# COGS 118B - Project Proposal

# Names

- Valeria Gonzalez Perez A16366104
- Gemma Luengo-Woods A17622576
- Aarohi Zade A16222196
- Nick Campos A17621673

# Abstract 
In the age of the Internet and streaming platforms such as Spotify, music has become widely accessible. However, even with the wide array of music we have been given access to, it can be easy to become confined within narrow music bubbles, limiting a user’s exposure to diverse sounds. Conventional recommendation systems, despite employing ML algorithms, often fall short in providing tailored suggestions that transcend traditional genre boundaries. We intend to implement our own unsupervised model using a Gaussian Mixture Model (GMM) to counter the aforementioned issues. We will supplement our model with a dataset of tens of thousands of songs and their corresponding features, which include variables such as the key the song is in, the genre, and elements such as valence, BPM, and danceability. Utilizing GMM for this dataset will create n-dimensional clusterings to represent relationships between songs, with an emphasis on soft, flexible clusterings that will suitably reflect the multifaceted nature of music. The success of our recommendations will be based on our model’s confidence that a user’s listening profile is similar to the model’s recommendations.

# Background



The recommendation system of a music platform can be the difference between a mediocre one and a great one. Apple Music, for instance, has almost become infamous for having a subpar recommendation system <a name="applemusic"></a>[<sup>[1]</sup>](#applemusicnote). Inspired by Spotify’s “Discover Weekly” <a name="discoverweekly"></a>[<sup>[2]</sup>](#discoverweeklynote), our goal is to use unsupervised machine learning to serve as the basis of a successful recommendation algorithm. While an optimal system would use supervised and reinforcement learning alongside unsupervised methods, we want to examine how an unsupervised approach could stack up against well-accepted recommendation systems.

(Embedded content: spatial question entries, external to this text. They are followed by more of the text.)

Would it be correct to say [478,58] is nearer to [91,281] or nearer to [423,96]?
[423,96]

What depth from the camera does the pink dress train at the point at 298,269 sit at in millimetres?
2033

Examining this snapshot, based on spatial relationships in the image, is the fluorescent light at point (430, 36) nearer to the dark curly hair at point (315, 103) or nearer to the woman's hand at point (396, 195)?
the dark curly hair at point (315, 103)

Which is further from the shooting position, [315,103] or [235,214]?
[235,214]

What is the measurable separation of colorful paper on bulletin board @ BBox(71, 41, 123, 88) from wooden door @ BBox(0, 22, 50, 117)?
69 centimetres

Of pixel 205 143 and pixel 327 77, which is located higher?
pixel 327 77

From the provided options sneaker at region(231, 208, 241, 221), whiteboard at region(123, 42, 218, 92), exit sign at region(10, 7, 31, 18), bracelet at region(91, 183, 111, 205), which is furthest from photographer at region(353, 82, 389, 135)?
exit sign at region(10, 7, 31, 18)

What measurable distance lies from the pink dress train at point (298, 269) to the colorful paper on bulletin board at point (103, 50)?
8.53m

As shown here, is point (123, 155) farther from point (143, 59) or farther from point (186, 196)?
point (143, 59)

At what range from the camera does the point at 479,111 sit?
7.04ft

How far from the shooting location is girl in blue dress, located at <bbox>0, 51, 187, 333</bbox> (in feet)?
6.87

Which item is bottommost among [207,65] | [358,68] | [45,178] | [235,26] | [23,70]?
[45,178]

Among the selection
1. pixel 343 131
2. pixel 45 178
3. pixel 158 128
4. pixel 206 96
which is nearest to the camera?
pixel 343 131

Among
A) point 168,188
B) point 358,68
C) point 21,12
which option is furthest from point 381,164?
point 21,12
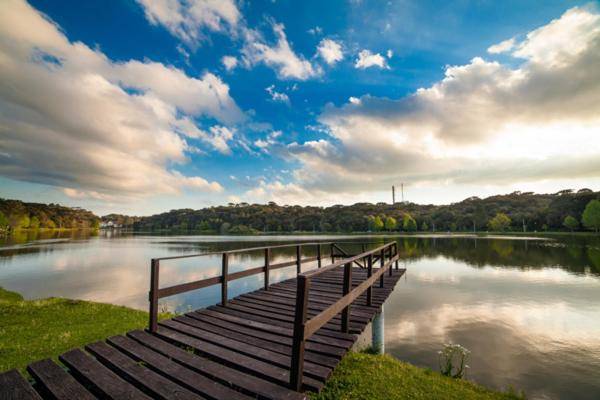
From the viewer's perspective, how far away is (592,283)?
18.9 meters

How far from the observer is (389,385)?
532 cm

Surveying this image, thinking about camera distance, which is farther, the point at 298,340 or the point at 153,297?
the point at 153,297

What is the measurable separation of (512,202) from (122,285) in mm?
156288

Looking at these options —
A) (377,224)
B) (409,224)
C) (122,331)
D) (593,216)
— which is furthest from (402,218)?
(122,331)

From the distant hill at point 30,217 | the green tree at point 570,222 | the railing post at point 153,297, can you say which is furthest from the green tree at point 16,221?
the green tree at point 570,222

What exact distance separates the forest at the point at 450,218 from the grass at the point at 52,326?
10700cm

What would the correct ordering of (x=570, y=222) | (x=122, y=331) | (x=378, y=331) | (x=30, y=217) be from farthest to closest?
(x=30, y=217), (x=570, y=222), (x=122, y=331), (x=378, y=331)

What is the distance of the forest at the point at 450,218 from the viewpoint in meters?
87.9

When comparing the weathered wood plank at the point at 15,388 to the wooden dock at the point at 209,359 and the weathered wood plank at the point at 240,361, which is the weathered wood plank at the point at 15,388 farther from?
the weathered wood plank at the point at 240,361

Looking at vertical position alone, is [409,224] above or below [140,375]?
below

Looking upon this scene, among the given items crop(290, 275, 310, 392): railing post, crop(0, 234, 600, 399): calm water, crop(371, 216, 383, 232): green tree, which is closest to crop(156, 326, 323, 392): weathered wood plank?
crop(290, 275, 310, 392): railing post

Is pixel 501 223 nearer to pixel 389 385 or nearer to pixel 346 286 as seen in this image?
pixel 389 385

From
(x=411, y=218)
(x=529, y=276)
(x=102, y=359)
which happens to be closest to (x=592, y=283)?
(x=529, y=276)

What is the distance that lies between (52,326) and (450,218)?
135 meters
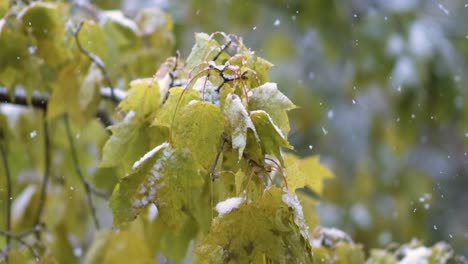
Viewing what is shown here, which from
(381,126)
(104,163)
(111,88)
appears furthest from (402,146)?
(104,163)

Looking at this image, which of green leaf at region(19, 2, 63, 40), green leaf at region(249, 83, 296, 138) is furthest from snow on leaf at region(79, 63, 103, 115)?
green leaf at region(249, 83, 296, 138)

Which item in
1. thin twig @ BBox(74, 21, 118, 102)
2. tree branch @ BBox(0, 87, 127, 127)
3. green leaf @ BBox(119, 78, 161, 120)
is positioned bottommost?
tree branch @ BBox(0, 87, 127, 127)

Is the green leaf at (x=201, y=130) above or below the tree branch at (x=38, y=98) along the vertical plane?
above

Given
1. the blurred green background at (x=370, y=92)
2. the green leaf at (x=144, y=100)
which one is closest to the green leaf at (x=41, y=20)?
the green leaf at (x=144, y=100)

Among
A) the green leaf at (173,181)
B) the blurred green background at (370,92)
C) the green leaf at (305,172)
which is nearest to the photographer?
the green leaf at (173,181)

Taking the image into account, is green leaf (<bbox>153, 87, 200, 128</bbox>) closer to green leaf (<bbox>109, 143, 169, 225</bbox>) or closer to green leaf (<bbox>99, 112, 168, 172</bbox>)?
green leaf (<bbox>109, 143, 169, 225</bbox>)

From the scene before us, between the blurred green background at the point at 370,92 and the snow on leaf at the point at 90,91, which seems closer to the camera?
the snow on leaf at the point at 90,91

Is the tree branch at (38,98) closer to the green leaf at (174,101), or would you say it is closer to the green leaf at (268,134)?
the green leaf at (174,101)
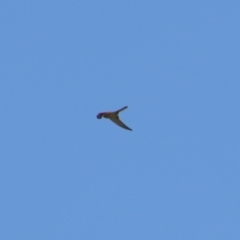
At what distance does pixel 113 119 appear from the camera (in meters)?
31.4

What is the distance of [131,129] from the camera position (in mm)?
31953

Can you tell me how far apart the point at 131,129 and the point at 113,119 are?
995 mm
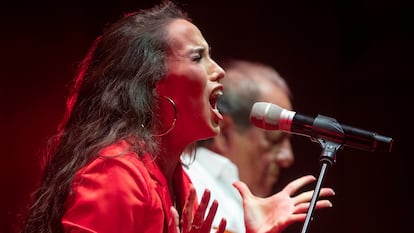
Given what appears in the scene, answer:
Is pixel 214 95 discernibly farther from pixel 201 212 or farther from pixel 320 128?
pixel 201 212

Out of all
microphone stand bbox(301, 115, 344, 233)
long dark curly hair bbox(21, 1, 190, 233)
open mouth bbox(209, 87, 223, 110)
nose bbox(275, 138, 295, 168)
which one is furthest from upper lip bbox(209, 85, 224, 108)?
nose bbox(275, 138, 295, 168)

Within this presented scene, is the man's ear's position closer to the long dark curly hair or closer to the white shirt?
the white shirt

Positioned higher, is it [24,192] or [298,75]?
[298,75]

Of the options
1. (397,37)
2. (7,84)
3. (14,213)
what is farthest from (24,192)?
(397,37)

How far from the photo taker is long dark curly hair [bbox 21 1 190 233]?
2.18 m

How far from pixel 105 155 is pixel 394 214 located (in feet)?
4.99

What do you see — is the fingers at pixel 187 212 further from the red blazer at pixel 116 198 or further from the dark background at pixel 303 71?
the dark background at pixel 303 71

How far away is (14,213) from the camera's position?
116 inches

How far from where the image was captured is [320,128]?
2010mm

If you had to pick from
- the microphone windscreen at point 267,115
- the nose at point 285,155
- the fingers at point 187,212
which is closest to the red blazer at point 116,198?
the fingers at point 187,212

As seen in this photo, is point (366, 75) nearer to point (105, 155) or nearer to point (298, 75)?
point (298, 75)

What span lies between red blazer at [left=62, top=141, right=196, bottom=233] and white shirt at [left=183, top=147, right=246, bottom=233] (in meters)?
0.99

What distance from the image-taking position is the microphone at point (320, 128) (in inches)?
77.6

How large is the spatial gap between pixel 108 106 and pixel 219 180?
1059 millimetres
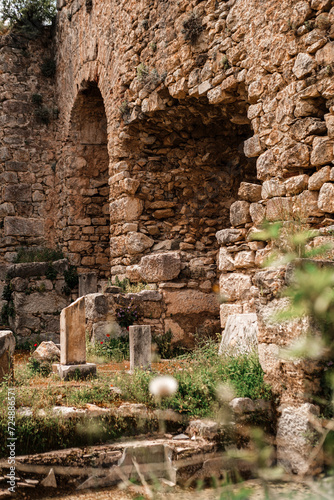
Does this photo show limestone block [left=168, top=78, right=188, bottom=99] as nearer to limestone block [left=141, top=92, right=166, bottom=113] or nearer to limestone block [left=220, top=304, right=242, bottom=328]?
limestone block [left=141, top=92, right=166, bottom=113]

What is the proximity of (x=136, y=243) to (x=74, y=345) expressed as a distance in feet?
8.56

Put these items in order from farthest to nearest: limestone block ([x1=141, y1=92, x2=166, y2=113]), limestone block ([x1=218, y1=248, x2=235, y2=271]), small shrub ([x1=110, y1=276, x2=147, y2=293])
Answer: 1. small shrub ([x1=110, y1=276, x2=147, y2=293])
2. limestone block ([x1=141, y1=92, x2=166, y2=113])
3. limestone block ([x1=218, y1=248, x2=235, y2=271])

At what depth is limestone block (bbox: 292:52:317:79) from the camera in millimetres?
4371

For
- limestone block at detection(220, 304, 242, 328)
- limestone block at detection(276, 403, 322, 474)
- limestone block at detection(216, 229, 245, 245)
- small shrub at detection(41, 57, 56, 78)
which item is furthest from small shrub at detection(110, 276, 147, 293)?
small shrub at detection(41, 57, 56, 78)

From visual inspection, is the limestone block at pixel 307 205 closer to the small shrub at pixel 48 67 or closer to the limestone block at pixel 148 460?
the limestone block at pixel 148 460

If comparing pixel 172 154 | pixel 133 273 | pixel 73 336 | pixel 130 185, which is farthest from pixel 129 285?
pixel 73 336

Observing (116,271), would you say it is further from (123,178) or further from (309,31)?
(309,31)

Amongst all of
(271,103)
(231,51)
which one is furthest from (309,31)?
(231,51)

A helpful overview of current research into these systems is “A systematic review and research perspective on recommender systems” <a name="research"></a>[<sup>[3]</sup>](#researchnote) by Deepjyoti Roy and Mala Dutta. It discusses the development and evaluation of recommender systems emphasizing the importance of algorithmic analysis. It also evaluates the performance metrics of recent contributions and identifies existing research gaps, aiming to guide future developments in efficient recommender system design. In line with the paper, we’re going to use a collaborative filtering approach that breaks down into a model-based filtering system with clustering techniques.
1. <a name="cite_note-1"></a> [^](#cite_ref-1) Anonymous User. (16 Feb 2018) Bad Music Recommendations **Apple Support Community.** https://discussions.apple.com/thread/8284099?sortBy=best 
2. <a name="cite_note-2"></a> [^](#cite_ref-2) The Data School. (2 Apr 2023) Machine Learning 101 and The Spotify Case **The Data School.** https://www.thedataschool.com.au/mipadmin/machine-learning-101-and-the-spotify-case/#:~:text=Supervised%20Learning%20%E2%80%93%20Music%20Recommendations%3A%20Spotify's,you're%20likely%20to%20enjoy._ 
3. <a name="cite_note-3"></a> [^](#cite_ref-3) Roy, D., Dutta, M. (3 May 2022) A systematic review and research perspective on recommender systems **Journal of Big Data 9, 59.** https://doi.org/10.1186/s40537-022-00592-5 



# Problem Statement

In the context of digital music services, users often encounter difficulty in discovering new songs that align with their individual preferences. With a vast number of options and diverse selection of tracks available to listen to, this is not a simple task for people with complex preferences. This project aims to refine the process of music recommendation by developing a system capable of accurately predicting and suggesting songs that users are likely to enjoy, based on a quantifiable profile of their musical preferences.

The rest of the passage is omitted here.